I am working on a C# project where I need to get data from a secured web site that does not have an API or web services. My plan is to login, get to the page I need, and parse out the HTML to get to the data bits I need to log to a database. Right now I’m testing with a console app, but eventually this will be converted to an Azure Service bus application.
In order to get to anything, you have to login at their login.cfm page, which means I need to load the username and password input controls on the page and click the submit button. Then navigate to the page I need to parse.
Since I don’t have a ‘browser’ to parse for controls, I am trying to use various C# .NET classes to get to the page, set the username and password, and click submit, but nothing seems to work.

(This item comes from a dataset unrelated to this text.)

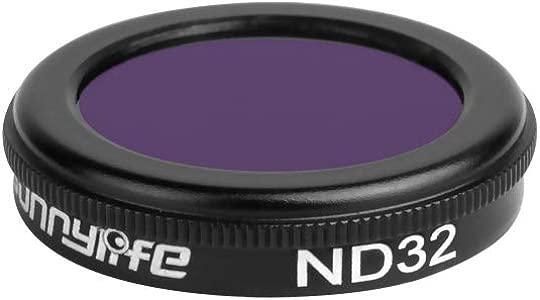 Goyajun MCUV CPL ND4 ND8 ND16 ND32 Filter for DJI Mavic ZOOM Drone MCU...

Any examples I can look at, or .NET classes I should be reviewing that were designed for this sort of project?
Thanks!
Use the WebClient class in System.Net
For persistence of session cookie you’ll have to make a custom WebClient class.
Use a browser add-on like FireBug or the development tools built into Chrome to get the HTTP POST data being sent when you submit a form. Send those POSTs using the WebClientX class and parse the response HTML.
The fastest way to parse HTML when you already know the format is using a simple Regex.Match. So you’d go through the actions in your browser using the development tools to record your POSTs, URLs and HTML content then you’ll perform the same tasks using the WebClientX.